Gatewood Galbraith's legacy lives on at fourth Fancy Farm since his death

08/03/2015 01:17 PM

UPDATED WITH PACKAGE FANCY FARM — Since Gatewood Galbraith’s death in January 2012, Rebecca “Babycoaldust” Collins and others who espouse the outspoken late politico’s beliefs have ensured his legacy is represented every first Saturday in August.

Shaded beneath a tent shared with Kentuckians for Medical Marijuana and behind a table filled with books, buttons and stickers, Collins said that while many recall Galbraith’s staunch advocacy to legalize marijuana and hemp, her group, called Gatewood’s Legacy, hopes to reinforce his broader views on personal freedom.

Galbraith, who unsuccessfully ran for governor fives times in his colorful political career, “wanted everybody to stand up for their own freedoms,” she said.

“Yeah, he was for the hemp and for the marijuana, but it’s because he understood the value of the profit that this state could make and jobs that it could create, you know, so o we’re just about trying to educate people to get them to understand that this plant and things is not a bad thing,” Collins said, “and you have to stand up and fight for your freedoms.”

Cannabis laws have changed considerably in Kentucky and the U.S. since Galbraith’s death at age 64. The state legalized industrial hemp in 2013 and cannabidiol the year after, and 23 states offer medical marijuana while four have lifted bans on recreational marijuana.

What’s more, Congress may take more expansive steps to legitimize medical and recreational cannabis industries.

As outlined by James Higdon in Politico on Thursday, Congress has only recently voted to prevent federal intervention in medical marijuana and industrial hemp programs, and committees in the GOP-led Senate this year have moved legislation that would allow U.S. Department of Veterans Affairs doctors to advise patients on entering state-administered medical cannabis systems and open relationships between marijuana-related industries and banks.

For Jaime Montalvo of Kentuckians for Medical Marijuana, attitudes aren’t just shifting in Washington.

“To tell you the truth we really have not met much opposition when it comes to medical cannabis,” he said. “… It’s really hard for a legislator to tell a sick person, ‘No, I don’t feel that you need access to this medicine to feel better.’”

Medical cannabis legislation received its first and so far only vote in the General Assembly in 2014, clearing the House Health and Welfare Committee on a party-line 9-5 vote.

Montalvo believes recent congressional action will only apply more pressure on states like Kentucky to enact medical marijuana laws, particularly given U.S. Sen. Rand Paul’s sponsorship of the CARERS Act that would reclassify cannabis from a Schedule I drug to a Schedule II drug in recognition of medical benefit. The bill would not legalize medicinal marijuana nationwide, but rather allow state-run programs to continue unabated and give VA physicians the ability to write prescriptions for the drug.

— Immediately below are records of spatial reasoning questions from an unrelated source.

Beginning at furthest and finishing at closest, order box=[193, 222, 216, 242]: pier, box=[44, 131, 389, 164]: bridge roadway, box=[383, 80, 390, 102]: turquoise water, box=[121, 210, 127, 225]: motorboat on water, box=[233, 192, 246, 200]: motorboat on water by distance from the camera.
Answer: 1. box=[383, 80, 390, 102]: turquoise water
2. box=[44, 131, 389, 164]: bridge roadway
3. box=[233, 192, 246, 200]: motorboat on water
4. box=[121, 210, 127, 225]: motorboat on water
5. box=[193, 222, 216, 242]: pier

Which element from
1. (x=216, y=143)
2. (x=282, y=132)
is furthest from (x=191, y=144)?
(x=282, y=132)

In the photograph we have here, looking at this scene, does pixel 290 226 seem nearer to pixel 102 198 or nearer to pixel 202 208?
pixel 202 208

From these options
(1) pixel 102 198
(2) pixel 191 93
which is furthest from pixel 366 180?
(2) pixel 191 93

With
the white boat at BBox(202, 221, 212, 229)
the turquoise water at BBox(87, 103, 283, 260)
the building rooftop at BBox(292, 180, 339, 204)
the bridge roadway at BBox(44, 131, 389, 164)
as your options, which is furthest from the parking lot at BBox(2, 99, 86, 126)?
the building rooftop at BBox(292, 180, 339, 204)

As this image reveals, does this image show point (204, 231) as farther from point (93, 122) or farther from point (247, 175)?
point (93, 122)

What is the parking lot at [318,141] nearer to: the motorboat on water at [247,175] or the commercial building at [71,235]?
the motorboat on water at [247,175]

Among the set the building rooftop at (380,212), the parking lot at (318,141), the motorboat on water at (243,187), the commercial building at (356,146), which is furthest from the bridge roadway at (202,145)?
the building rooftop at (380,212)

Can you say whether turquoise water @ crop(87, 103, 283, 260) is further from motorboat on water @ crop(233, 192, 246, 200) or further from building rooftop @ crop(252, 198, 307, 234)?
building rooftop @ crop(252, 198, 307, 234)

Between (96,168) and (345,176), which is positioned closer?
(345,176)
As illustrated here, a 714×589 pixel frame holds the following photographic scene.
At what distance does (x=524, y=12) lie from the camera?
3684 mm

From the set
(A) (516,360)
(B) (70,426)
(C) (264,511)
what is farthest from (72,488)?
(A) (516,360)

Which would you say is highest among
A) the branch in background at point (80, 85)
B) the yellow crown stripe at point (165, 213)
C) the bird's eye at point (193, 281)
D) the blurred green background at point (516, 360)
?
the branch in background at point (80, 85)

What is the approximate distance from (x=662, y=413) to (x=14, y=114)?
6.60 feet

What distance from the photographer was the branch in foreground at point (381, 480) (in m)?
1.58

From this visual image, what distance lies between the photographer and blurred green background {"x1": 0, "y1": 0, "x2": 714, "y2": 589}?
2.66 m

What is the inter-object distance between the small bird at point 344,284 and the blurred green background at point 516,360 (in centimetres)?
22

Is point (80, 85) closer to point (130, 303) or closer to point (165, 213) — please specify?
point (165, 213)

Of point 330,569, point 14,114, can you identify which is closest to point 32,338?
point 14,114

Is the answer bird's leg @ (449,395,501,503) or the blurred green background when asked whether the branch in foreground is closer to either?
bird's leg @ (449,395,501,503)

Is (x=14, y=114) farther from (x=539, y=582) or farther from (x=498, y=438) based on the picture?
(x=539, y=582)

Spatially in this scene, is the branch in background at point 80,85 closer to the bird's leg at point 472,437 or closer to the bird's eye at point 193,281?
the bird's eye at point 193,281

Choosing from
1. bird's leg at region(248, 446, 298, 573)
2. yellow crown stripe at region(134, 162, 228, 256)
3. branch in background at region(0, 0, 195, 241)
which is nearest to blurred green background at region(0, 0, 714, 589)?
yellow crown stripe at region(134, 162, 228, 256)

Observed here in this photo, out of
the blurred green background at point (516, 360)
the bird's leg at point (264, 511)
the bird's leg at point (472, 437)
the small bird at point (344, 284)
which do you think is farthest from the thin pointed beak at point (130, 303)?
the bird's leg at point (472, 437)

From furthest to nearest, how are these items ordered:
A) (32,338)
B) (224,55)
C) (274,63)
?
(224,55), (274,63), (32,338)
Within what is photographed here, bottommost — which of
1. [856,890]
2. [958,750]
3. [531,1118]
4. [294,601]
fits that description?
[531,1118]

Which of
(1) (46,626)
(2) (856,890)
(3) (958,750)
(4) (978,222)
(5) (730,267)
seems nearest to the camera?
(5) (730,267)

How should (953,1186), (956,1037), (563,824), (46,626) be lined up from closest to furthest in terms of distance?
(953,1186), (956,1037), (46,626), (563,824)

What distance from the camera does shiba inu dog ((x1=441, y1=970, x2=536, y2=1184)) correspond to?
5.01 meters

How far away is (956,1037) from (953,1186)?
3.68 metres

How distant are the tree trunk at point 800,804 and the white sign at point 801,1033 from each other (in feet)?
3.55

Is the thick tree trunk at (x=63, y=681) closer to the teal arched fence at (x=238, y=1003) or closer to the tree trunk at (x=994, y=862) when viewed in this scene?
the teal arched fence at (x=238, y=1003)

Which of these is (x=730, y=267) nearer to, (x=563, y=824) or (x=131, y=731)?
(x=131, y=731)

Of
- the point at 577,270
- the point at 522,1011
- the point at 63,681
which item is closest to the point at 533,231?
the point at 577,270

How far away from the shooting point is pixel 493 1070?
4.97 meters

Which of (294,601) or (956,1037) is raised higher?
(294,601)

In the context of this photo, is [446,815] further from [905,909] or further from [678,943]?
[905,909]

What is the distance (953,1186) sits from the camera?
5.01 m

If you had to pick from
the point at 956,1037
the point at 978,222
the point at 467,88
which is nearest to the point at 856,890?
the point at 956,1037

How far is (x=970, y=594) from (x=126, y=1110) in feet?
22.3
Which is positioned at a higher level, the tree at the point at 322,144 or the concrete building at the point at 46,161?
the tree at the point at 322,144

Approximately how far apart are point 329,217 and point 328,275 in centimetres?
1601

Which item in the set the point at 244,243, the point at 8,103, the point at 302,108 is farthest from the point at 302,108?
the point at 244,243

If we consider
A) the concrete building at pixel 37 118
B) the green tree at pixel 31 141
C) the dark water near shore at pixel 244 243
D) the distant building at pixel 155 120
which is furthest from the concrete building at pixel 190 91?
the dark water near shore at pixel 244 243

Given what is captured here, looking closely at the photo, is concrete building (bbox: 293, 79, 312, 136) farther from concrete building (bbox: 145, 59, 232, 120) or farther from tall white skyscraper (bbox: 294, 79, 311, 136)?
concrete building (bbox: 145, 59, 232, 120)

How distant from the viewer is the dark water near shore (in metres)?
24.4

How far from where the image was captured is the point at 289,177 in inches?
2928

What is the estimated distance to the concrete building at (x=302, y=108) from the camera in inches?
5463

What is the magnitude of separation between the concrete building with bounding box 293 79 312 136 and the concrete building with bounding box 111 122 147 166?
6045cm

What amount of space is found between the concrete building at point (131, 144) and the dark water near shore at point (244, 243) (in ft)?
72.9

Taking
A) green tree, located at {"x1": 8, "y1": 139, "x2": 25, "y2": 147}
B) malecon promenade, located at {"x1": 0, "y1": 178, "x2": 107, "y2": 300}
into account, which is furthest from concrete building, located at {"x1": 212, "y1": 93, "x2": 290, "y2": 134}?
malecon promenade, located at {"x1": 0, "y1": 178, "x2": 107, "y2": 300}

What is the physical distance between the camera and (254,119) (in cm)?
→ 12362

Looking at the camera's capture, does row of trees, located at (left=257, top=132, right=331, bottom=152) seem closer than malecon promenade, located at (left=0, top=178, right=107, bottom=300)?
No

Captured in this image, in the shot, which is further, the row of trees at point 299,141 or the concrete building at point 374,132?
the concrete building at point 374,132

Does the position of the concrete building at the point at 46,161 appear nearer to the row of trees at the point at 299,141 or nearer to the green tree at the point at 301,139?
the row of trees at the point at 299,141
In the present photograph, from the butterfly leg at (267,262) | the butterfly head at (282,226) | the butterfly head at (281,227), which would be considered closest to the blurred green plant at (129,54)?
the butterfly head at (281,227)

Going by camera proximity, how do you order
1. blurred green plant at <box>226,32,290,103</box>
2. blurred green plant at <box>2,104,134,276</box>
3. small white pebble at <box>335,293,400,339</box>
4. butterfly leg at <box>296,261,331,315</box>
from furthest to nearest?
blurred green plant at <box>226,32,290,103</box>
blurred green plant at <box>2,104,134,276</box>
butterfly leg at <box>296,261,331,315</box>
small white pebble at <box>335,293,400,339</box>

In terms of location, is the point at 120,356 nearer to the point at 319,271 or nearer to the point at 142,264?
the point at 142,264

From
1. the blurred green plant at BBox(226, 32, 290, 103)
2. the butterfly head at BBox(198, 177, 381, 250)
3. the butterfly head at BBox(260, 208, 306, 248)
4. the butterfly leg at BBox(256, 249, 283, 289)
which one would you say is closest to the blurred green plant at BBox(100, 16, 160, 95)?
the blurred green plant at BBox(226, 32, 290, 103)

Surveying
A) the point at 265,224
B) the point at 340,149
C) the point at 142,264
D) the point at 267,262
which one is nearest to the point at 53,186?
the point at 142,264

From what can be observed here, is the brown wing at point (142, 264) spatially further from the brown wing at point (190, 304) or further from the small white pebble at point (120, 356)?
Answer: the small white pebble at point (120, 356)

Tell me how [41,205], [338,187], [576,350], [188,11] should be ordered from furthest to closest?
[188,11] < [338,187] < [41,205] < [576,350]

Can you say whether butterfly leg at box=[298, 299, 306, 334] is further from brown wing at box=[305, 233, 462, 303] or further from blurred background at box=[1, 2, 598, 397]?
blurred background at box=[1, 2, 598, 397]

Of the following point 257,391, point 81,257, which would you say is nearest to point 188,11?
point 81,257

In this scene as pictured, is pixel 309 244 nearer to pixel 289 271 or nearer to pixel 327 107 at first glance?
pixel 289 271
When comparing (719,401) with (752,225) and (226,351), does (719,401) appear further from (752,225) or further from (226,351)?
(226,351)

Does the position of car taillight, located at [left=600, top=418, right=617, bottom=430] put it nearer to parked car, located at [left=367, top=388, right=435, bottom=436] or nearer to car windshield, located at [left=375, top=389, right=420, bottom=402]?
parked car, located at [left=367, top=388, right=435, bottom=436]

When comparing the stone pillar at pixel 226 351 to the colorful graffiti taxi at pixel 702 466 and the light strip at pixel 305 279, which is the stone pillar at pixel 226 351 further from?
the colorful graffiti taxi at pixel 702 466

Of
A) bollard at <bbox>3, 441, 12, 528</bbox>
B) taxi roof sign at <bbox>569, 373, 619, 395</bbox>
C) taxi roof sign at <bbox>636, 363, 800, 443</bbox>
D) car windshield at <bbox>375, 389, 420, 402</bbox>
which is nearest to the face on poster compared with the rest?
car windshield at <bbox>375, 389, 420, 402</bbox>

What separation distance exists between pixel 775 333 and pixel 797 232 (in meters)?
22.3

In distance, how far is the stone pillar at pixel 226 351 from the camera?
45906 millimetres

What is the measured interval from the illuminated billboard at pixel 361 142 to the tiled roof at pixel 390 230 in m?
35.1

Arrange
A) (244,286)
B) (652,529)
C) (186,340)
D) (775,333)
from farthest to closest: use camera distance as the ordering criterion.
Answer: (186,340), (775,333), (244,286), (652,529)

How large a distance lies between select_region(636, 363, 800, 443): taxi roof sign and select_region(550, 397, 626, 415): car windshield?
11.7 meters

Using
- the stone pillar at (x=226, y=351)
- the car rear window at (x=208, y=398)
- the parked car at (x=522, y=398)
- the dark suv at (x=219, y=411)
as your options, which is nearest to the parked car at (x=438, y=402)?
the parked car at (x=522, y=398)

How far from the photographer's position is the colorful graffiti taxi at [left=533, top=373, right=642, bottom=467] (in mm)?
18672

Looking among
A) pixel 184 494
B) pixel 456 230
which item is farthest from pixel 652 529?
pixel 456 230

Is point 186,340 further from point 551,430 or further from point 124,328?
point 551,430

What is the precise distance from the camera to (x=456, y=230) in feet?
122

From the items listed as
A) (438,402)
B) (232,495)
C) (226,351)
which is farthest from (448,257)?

“There’s a lot of movement federally, and I think it’s really helping us along here in the state,” Montalvo said. “I know that the legislators here in Kentucky have heard about it and they are asking us questions. We’re really getting a bigger dialogue with the legislators.”

The issue is an important one to voters like Collins, whose family could have benefitted from medical cannabis during cancer treatments.

“Some of ‘em get so nauseated,” she said. “I’ve got a stepdaughter that just went through stage IV non-Hodgkin’s lymphoma, you know, and she’s been taking the chemo and radiation. It’s devastating, devastating to see this sickness. But afraid to even try maybe a brownie to keep the nausea because why? It’s illegal. Are you kidding me?”

Collins said she has not spoken with either major-party candidate in this year’s governor’s race and, as of now, is supporting write-in candidate Blackii Effing Whyte of Berea, who’s campaigning partially on legalizing marijuana and doing “whatever’s necessary” for the state.

“He says he’s not going to have to worry about doing anything down there because we have the whole Capitol down there full of people that does stuff for you,” she said.